All You Need To Know About The Typhoon Upgrade
The RAF's Typhoon jets have completed a three-year upgrade, already putting their systems to the test in the Baltics, Iraq and Syria.
Project Centurion has taken BAE systems almost 1,000 days to provide the RAF's fighters with the latest missile and software performance.
The updated Typhoons have recently scrambled to intercept Russian jets and supported troops on an air-policing mission in the Baltics, while the newly-equipped Brimstone missile has seen action in Operation Shader in Syria.
Earlier this year, Typhoons destroyed a boat used by Daesh forces on the Euphrates to ensure the terrorists could not use it to bring in supplies or set up operations elsewhere.

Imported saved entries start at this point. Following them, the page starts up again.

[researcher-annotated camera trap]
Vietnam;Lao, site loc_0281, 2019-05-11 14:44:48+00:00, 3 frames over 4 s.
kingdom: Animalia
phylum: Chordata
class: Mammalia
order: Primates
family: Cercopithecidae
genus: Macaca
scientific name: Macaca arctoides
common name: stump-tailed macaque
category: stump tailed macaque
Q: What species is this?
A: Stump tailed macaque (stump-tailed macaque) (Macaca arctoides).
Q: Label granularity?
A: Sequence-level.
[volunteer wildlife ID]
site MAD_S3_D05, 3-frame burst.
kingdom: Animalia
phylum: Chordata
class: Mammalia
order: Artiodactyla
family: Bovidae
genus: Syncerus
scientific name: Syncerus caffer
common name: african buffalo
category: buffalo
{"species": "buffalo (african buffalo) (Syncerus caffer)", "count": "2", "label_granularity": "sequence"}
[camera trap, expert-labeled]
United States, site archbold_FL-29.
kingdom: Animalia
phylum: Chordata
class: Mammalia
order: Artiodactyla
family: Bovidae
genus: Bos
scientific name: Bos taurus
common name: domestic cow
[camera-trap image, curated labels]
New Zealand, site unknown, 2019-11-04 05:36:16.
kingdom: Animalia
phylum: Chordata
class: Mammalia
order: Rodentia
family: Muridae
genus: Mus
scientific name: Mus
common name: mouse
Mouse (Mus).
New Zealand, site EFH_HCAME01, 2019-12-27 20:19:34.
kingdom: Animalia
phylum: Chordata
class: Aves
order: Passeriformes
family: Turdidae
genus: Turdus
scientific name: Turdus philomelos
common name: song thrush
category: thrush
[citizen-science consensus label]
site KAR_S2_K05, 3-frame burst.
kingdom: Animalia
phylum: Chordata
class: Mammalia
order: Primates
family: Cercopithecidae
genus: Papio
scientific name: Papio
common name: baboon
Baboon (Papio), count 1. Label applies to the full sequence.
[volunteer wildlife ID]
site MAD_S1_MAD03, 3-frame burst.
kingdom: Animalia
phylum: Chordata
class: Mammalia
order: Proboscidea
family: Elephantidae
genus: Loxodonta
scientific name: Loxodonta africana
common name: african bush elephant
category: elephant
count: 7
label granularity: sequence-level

Andy Flynn, Capability Delivery Director at BAE Systems, reaffirms the value of the upgrade: "The Brimstone weapon has gone kinetic, seeing operations out in Syria this year in February, just two months after we declared the operational clearance.
"It's really helping with precision support to our troops out in Syria now."

The Typhoon's next-generation active electronically scanned array (AESA) radar can radiate multiple radio waves simultaneously and increase resistance to enemy 'jamming' and interception.
Clive Marrison, Industry requirements Director for Team Tempest, believes this can also provide a "baseline underpin" for Tempest radars:
"That will potentially feed a next-generation combat air system."
Project Centurion offered RAF personnel with training and mission planning capabilities, working with UK teams to ensure that staff could operate immediately under new systems.
A new flight-data software, Sceptre, arrives next year and is the project’s answer to the Cloud. This technology means that an entire mission can be planned and perfected before the pilot enters the cockpit.
Louise Aiken, Head of Mission Planning at BAE, explains: “This is the system that pilots use to plan missions, to brief and rehearse and then actually load the data into the aircraft and go flying.”

This practical use of advancing software allowed pilots to hone their skills whilst their Typhoons were going through the systems upgrade, allowing the pilots to run through missions to the finest detail before take-off.
Andy Lumb, Head of Air Support Capability and Service, says: “They can be used to practice what may be played out for real the following day.
“Practicing and practicing until it becomes effectively perfect, looking into all the different weather conditions that you may not be able to anticipate.”
The Typhoons and their pilots have now taken on-board the operational efficiency of Sceptre, alongside Project Centurion’s firepower upgrade, able to hit the ground running when they are called to the skies.